**GOAL OF THE EXERCISE**. Look through the data below for the line with "genus: Papio", and transcribe it exactly together with each line after it up to and including the line with "category: buffalo". Give nothing else.

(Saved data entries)

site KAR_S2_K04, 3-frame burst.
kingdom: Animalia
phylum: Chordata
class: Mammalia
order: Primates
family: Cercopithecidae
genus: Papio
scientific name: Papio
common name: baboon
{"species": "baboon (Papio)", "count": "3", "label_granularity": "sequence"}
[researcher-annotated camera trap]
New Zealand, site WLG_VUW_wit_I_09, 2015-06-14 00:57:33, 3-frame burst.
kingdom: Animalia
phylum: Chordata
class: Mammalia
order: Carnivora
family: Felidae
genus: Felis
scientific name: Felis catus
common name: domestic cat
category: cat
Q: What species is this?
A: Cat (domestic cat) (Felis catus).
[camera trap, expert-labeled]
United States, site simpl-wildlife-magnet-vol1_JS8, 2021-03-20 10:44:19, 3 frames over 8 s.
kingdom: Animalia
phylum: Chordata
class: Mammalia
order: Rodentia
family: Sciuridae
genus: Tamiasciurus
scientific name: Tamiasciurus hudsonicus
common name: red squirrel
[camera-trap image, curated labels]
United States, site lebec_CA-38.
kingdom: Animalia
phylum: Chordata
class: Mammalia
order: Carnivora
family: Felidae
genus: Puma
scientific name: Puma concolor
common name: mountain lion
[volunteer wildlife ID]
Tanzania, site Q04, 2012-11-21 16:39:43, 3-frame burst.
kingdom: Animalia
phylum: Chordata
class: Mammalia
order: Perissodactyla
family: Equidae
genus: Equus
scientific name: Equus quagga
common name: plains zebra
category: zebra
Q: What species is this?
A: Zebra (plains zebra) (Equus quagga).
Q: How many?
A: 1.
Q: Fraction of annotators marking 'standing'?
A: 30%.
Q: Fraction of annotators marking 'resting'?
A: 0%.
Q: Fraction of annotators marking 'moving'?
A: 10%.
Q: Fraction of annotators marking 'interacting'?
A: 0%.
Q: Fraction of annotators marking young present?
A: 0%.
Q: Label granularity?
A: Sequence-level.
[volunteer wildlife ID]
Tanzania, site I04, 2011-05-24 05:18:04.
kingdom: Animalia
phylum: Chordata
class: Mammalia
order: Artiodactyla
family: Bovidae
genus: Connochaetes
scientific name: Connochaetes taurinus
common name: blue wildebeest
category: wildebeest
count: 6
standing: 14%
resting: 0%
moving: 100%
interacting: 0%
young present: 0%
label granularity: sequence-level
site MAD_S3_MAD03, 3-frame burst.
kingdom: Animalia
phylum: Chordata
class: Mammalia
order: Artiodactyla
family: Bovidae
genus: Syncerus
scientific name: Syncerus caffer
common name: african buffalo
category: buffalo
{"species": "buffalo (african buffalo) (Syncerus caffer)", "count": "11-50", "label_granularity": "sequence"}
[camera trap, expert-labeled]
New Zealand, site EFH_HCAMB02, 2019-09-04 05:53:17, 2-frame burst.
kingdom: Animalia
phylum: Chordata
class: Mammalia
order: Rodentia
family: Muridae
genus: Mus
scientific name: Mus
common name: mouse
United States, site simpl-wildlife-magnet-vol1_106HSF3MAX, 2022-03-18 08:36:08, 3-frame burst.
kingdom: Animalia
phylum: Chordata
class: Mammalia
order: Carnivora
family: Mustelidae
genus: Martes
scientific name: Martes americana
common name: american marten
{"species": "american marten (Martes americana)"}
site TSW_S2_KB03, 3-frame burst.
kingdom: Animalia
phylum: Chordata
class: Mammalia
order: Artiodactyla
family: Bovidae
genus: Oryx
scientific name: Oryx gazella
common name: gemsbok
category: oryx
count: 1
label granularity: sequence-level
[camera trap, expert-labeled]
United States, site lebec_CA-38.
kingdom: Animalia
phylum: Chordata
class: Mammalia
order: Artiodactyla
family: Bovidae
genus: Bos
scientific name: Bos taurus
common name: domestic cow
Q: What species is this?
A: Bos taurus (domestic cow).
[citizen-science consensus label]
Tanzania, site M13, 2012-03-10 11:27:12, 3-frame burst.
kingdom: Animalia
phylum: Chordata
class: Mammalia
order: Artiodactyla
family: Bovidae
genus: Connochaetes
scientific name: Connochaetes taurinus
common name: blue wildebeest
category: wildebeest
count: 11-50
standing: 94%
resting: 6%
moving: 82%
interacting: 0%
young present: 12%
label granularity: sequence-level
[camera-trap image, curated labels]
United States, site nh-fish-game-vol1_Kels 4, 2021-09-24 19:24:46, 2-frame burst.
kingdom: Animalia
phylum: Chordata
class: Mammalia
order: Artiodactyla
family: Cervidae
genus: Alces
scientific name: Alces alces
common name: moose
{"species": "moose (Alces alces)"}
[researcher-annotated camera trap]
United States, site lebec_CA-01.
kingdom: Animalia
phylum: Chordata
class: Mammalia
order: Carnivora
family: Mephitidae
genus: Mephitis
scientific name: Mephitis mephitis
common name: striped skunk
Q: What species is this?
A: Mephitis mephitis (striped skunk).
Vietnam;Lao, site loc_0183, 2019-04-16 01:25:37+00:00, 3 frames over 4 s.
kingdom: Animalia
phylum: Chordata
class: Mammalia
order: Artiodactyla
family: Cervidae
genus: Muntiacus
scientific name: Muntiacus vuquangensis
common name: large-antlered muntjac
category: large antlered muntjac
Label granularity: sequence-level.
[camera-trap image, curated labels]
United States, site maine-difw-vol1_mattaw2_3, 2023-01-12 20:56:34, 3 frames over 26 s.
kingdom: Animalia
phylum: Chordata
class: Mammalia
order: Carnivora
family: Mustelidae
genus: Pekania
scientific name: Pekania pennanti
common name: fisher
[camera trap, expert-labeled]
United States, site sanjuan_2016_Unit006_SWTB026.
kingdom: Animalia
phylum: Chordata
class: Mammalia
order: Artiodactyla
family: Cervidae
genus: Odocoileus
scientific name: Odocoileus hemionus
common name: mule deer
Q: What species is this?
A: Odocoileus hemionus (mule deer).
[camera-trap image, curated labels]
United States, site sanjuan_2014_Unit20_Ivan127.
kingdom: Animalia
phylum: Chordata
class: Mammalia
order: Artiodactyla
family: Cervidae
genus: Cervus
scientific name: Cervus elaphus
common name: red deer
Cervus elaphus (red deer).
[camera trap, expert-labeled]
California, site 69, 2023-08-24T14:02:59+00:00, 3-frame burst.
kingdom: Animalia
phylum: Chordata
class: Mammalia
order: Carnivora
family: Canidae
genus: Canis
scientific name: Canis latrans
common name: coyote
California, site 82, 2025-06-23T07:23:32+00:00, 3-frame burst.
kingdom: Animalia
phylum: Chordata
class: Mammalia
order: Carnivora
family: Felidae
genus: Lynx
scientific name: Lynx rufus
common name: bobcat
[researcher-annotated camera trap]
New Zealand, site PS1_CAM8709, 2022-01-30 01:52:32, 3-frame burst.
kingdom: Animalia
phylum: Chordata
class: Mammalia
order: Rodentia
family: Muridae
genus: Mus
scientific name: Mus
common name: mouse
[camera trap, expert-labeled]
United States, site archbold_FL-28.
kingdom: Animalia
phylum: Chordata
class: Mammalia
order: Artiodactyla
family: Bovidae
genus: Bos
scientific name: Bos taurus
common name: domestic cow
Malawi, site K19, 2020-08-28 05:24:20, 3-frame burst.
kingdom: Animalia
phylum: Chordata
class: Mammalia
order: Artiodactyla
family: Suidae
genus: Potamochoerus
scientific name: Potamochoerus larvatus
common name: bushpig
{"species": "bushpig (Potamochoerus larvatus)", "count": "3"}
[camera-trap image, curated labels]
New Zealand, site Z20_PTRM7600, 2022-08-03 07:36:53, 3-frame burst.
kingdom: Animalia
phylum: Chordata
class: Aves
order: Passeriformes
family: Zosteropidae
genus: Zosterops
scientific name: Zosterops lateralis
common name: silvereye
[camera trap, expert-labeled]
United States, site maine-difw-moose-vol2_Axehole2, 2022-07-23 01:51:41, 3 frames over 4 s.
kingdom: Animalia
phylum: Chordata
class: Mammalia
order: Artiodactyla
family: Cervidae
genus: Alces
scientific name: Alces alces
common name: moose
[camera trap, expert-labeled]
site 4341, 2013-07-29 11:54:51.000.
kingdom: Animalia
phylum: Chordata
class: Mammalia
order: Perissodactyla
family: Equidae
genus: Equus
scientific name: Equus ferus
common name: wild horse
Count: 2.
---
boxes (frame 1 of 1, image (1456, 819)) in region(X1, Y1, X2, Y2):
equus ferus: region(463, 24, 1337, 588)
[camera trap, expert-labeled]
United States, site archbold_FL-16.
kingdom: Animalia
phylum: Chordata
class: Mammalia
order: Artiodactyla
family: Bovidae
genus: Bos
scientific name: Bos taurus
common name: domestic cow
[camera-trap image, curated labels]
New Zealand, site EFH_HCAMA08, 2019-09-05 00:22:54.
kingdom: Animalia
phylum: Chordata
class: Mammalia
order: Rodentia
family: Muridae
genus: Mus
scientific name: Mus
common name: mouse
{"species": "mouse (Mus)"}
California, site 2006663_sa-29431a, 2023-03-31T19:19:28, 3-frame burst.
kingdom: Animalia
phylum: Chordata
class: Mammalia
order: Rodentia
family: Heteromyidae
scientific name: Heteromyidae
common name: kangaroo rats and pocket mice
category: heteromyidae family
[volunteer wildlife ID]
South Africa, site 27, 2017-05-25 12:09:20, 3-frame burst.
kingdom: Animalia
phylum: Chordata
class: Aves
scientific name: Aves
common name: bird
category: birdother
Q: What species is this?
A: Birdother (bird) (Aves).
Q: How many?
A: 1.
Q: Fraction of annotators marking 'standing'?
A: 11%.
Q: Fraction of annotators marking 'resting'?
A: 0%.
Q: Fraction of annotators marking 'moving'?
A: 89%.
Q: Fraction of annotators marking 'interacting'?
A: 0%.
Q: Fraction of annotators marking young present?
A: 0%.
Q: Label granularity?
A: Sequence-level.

**ANSWER TO THIS EXERCISE**.
genus: Papio
scientific name: Papio
common name: baboon
{"species": "baboon (Papio)", "count": "3", "label_granularity": "sequence"}
[researcher-annotated camera trap]
New Zealand, site WLG_VUW_wit_I_09, 2015-06-14 00:57:33, 3-frame burst.
kingdom: Animalia
phylum: Chordata
class: Mammalia
order: Carnivora
family: Felidae
genus: Felis
scientific name: Felis catus
common name: domestic cat
category: cat
Q: What species is this?
A: Cat (domestic cat) (Felis catus).
[camera trap, expert-labeled]
United States, site simpl-wildlife-magnet-vol1_JS8, 2021-03-20 10:44:19, 3 frames over 8 s.
kingdom: Animalia
phylum: Chordata
class: Mammalia
order: Rodentia
family: Sciuridae
genus: Tamiasciurus
scientific name: Tamiasciurus hudsonicus
common name: red squirrel
[camera-trap image, curated labels]
United States, site lebec_CA-38.
kingdom: Animalia
phylum: Chordata
class: Mammalia
order: Carnivora
family: Felidae
genus: Puma
scientific name: Puma concolor
common name: mountain lion
[volunteer wildlife ID]
Tanzania, site Q04, 2012-11-21 16:39:43, 3-frame burst.
kingdom: Animalia
phylum: Chordata
class: Mammalia
order: Perissodactyla
family: Equidae
genus: Equus
scientific name: Equus quagga
common name: plains zebra
category: zebra
Q: What species is this?
A: Zebra (plains zebra) (Equus quagga).
Q: How many?
A: 1.
Q: Fraction of annotators marking 'standing'?
A: 30%.
Q: Fraction of annotators marking 'resting'?
A: 0%.
Q: Fraction of annotators marking 'moving'?
A: 10%.
Q: Fraction of annotators marking 'interacting'?
A: 0%.
Q: Fraction of annotators marking young present?
A: 0%.
Q: Label granularity?
A: Sequence-level.
[volunteer wildlife ID]
Tanzania, site I04, 2011-05-24 05:18:04.
kingdom: Animalia
phylum: Chordata
class: Mammalia
order: Artiodactyla
family: Bovidae
genus: Connochaetes
scientific name: Connochaetes taurinus
common name: blue wildebeest
category: wildebeest
count: 6
standing: 14%
resting: 0%
moving: 100%
interacting: 0%
young present: 0%
label granularity: sequence-level
site MAD_S3_MAD03, 3-frame burst.
kingdom: Animalia
phylum: Chordata
class: Mammalia
order: Artiodactyla
family: Bovidae
genus: Syncerus
scientific name: Syncerus caffer
common name: african buffalo
category: buffalo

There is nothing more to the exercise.